Sobre as artes, é preciso conhecer a diversidade de compreensão que este admirável e enigmático universo inspira, bem como ter consciência dos distintos momentos e formas pelos quais elas se comunicam. É importante entender que o papel da arte, mais que educar, é inspirar, projetar o ser humano para além dele próprio, permitir que ele estabeleça comunicações que ultrapassem o racional, bem como entender que a dita comunicação pode ser momentânea à produção artística ou retardar-se por anos ou até por séculos.


Vê-se, assim, que os direitos culturais jamais podem ser vistos isoladamente, tal qual observado desde 1948, quando a Declaração Universal dos Direitos Humanos os apresentou em conjunto com os direitos econômicos e sociais, dois campos das relações jurídicas que tratam de carências orgânicas, demandadas para o aqui e o agora, como a alimentação, o vestir e o morar.


Neste ponto cabe a denúncia de que efetivar, ainda que sob a ideia do mínimo existencial, somente os direitos sociais e econômicos, postergando os direitos culturais para incertos dias melhores, é algo muito mais grave que praticar a ilegalidade de interpretar um direito em desfavor de outro, é ato de pouca ou nenhuma inteligência pois, como visto, os direitos culturais favorecem o autoconhecimento individual e social, atitude indispensável à otimização e partilha de recursos e, por conseguinte, ao melhor desenvolvimento integral da sociedade que assim procede.

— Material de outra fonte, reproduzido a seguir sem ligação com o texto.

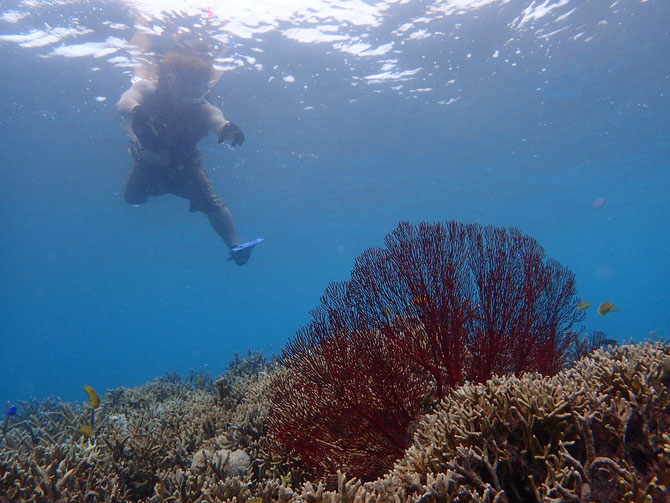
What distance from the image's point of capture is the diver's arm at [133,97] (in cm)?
1234

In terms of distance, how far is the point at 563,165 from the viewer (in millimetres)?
32188

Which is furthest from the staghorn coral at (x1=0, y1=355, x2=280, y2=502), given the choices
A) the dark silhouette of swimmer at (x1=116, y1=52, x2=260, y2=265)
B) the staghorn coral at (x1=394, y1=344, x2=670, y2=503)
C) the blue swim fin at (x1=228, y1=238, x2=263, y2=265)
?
the dark silhouette of swimmer at (x1=116, y1=52, x2=260, y2=265)

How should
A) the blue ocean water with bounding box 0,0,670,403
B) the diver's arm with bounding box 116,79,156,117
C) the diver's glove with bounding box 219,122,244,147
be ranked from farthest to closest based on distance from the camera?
the blue ocean water with bounding box 0,0,670,403, the diver's arm with bounding box 116,79,156,117, the diver's glove with bounding box 219,122,244,147

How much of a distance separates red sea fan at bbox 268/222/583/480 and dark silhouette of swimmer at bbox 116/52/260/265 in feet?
32.2

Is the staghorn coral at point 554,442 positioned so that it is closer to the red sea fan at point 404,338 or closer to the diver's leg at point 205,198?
the red sea fan at point 404,338

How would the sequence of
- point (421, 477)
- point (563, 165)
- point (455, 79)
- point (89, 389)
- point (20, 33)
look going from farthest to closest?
point (563, 165), point (455, 79), point (20, 33), point (89, 389), point (421, 477)

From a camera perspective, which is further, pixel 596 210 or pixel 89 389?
pixel 596 210

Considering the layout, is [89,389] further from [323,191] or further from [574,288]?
[323,191]

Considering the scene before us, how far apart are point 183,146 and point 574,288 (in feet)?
49.6

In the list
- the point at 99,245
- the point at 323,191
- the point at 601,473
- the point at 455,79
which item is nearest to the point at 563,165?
the point at 455,79

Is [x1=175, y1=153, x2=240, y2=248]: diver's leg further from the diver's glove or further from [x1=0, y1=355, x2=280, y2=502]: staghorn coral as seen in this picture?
[x1=0, y1=355, x2=280, y2=502]: staghorn coral

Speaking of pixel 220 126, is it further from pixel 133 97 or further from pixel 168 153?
pixel 133 97

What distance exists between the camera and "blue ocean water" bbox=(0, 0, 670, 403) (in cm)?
1543

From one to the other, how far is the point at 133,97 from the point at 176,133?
1.91 meters
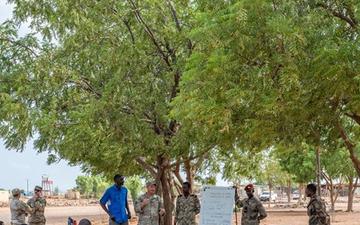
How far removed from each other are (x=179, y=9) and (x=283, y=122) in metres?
5.68

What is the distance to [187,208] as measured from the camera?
41.9 feet

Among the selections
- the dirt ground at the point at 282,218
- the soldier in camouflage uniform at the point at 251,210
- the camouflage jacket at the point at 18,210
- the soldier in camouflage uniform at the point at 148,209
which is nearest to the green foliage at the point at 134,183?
the dirt ground at the point at 282,218

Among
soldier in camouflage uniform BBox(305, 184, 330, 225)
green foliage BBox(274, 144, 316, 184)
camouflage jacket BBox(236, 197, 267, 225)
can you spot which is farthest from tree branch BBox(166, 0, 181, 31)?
green foliage BBox(274, 144, 316, 184)

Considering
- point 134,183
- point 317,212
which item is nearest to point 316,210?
point 317,212

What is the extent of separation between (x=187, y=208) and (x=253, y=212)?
134cm

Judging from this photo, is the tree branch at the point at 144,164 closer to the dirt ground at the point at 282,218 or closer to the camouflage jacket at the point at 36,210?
the camouflage jacket at the point at 36,210

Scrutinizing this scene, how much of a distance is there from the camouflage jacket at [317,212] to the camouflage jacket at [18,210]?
6.09 m

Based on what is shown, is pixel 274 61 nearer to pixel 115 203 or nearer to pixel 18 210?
pixel 115 203

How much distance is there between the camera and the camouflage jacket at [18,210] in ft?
44.8

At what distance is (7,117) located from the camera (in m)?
15.3

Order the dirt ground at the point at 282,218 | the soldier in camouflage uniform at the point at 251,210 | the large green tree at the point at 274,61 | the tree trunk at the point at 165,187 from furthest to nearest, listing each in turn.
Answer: the dirt ground at the point at 282,218, the tree trunk at the point at 165,187, the soldier in camouflage uniform at the point at 251,210, the large green tree at the point at 274,61

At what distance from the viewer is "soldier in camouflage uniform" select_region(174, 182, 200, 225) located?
1270cm

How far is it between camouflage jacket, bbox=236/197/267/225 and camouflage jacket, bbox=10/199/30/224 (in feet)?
15.6

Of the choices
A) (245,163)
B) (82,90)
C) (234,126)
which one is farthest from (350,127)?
(245,163)
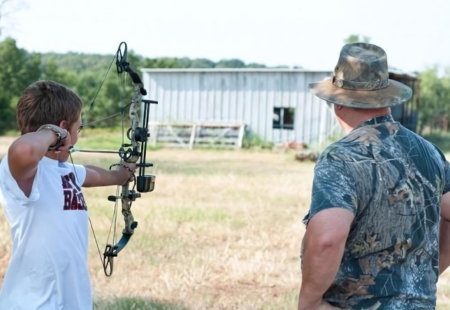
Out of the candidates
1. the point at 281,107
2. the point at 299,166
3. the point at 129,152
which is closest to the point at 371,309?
the point at 129,152

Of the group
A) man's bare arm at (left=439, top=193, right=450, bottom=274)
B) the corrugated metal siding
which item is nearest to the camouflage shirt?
man's bare arm at (left=439, top=193, right=450, bottom=274)

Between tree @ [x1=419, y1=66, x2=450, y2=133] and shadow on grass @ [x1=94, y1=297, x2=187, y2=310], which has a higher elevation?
tree @ [x1=419, y1=66, x2=450, y2=133]

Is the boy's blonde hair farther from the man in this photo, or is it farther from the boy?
the man

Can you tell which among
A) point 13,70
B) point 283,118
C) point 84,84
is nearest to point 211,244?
point 283,118

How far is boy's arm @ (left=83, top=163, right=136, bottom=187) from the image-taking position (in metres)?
3.30

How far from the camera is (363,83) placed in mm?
2654

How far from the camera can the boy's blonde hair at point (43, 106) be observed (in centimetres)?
288

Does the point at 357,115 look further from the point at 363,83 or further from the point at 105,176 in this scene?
the point at 105,176

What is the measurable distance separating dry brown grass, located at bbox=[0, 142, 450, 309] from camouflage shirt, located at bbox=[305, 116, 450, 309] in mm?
3091

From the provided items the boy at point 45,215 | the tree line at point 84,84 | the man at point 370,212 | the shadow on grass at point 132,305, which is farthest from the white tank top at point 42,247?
the tree line at point 84,84

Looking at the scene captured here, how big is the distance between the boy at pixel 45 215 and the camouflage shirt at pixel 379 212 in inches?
42.2

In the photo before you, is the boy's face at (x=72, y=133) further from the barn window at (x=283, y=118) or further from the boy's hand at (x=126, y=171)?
the barn window at (x=283, y=118)

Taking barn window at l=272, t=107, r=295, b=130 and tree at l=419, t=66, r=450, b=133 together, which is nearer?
barn window at l=272, t=107, r=295, b=130

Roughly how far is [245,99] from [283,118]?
161 centimetres
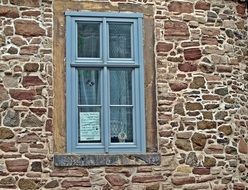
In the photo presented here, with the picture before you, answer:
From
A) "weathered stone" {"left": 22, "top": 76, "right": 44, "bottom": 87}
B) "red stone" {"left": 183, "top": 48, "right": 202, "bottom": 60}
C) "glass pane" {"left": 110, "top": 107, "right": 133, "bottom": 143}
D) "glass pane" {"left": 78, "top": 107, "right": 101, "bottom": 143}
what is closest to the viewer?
"weathered stone" {"left": 22, "top": 76, "right": 44, "bottom": 87}

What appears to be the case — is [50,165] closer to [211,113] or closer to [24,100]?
[24,100]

Humberto Cunha Filho – Professor de Direitos Culturais nos programas de graduação, mestrado e doutorado da Universidade de Fortaleza (UNIFOR). Presidente de Honra do IBDCult – Instituto Brasileiro de Direitos Culturais. Comentarista do Instituto Observatório do Direito Autoral – IODA. Autor, dentre outros, dos livros “Teoria dos Direitos Culturais” (Edições SESC-SP) e “(F)Atos, Política(s) e Direitos Culturais” (Dialética-SP).

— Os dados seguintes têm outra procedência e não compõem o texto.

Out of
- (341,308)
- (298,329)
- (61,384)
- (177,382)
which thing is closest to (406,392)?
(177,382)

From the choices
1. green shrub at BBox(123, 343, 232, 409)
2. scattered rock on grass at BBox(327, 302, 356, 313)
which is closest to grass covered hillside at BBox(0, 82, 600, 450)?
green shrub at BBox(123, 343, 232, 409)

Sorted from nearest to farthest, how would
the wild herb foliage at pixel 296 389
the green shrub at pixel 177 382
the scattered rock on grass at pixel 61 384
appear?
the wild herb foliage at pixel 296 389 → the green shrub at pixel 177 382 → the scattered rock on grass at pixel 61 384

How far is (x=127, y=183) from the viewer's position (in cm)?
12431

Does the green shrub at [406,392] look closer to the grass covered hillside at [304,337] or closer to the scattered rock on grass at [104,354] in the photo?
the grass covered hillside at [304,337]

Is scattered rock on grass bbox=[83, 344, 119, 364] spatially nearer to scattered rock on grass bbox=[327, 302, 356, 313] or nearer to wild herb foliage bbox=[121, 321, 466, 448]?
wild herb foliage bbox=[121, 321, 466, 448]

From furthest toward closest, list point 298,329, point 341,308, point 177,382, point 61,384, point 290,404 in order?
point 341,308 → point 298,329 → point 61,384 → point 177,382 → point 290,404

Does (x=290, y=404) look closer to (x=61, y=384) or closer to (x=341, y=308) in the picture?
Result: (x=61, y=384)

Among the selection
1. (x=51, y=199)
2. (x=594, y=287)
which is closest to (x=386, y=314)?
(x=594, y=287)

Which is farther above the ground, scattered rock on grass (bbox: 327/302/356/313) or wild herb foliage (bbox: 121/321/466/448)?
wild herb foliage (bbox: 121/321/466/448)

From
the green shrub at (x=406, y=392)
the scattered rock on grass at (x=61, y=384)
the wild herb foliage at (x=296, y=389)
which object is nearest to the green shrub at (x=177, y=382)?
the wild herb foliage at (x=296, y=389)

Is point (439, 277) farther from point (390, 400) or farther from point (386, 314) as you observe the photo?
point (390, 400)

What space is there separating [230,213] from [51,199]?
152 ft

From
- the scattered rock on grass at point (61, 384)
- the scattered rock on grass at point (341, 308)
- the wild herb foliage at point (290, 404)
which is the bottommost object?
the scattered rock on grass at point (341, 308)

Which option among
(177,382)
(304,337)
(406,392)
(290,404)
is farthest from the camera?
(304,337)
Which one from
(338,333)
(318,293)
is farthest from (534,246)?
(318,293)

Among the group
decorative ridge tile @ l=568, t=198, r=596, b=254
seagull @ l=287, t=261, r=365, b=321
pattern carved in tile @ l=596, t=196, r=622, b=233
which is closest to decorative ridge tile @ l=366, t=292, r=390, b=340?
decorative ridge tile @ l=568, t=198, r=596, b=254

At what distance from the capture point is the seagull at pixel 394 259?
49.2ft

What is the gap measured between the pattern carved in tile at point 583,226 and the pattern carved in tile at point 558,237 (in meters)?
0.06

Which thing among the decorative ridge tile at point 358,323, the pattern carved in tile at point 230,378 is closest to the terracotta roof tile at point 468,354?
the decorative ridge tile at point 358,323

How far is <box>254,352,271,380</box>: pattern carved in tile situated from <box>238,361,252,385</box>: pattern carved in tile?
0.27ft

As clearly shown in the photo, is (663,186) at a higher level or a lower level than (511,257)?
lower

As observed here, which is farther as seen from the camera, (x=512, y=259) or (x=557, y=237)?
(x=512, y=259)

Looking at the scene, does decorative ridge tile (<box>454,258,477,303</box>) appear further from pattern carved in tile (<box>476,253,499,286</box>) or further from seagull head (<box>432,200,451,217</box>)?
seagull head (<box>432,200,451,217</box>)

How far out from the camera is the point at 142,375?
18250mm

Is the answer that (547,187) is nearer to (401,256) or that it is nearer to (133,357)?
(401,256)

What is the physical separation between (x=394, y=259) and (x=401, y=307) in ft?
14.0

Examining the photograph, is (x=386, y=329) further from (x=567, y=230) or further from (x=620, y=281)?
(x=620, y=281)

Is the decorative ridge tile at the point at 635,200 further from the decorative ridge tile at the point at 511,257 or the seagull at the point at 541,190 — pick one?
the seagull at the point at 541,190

Este texto serviu de base para palestra proferida pelo signatário no evento “Derecho de la Cultura, Democracia y Diversidad Cultural”, organizado pelo escritório da UNESCO no México, como atividade preparatória à II Mundiacult – Conferência sobre Políticas Culturais e Desenvolvimento Sustentável, a ocorrer no mencionado país, de 28 a 30 de setembro de 2022. Link para acesso à gravação do referido evento preparatório: https://tinyurl.com/5n8nuv7y

(1) BRANDÃO. Juanito de Souza. Dicionário Mítico-Etimológico. São Paulo: Editora Vozes, 2014, p. 164-164.


(2) Shakespeare, William. A Tempestade. In: Box Grandes Obras de Shakespeare (27 peças: Hamlet, Rei Lear, Romeu e Julieta, Otelo, O Mercador de Veneza, Sonho de uma Noite de Verão...) (p. 1039). Mimética. Edição do Kindle.


(3) GASNESS, John. Mestres do Teatro I. São Paulo Perspectiva, 2007, p. 114 – 118.


(4) CUCHE, Denys. La noction de culture dans les sciences socieles. Paris: La Découverte.

(5) MEYER-BISCH, Patrice; BEDEAUX, Mylène. Afirmar os Direitos Culturais. São Paulo: Iluminuras, 2014, p. 85.


(6) SILVA, José Afonso da. Ordenação Constitucional da Cultura. São Paulo: Malheiros, 2001, p. 50.


(7) Constituição Brasileira de 1988: “Art. 212. A União aplicará, anualmente, nunca menos de dezoito, e os Estados, o Distrito Federal e os Municípios vinte e cinco por cento, no mínimo, da receita resultante de impostos, compreendida a proveniente de transferências, na manutenção e desenvolvimento do ensino”.


(8) Santo Agostinho; Agostinho de Hipona. Confissões (p. 223). Montecristo Editora. Edição do Kindle: “Não dizemos ter achado uma coisa que se perdera, se a não conhecemos, nem a podemos conhecer, se dela nós não lembramos. Esse objeto desaparecera para os olhos que a memória conservara”.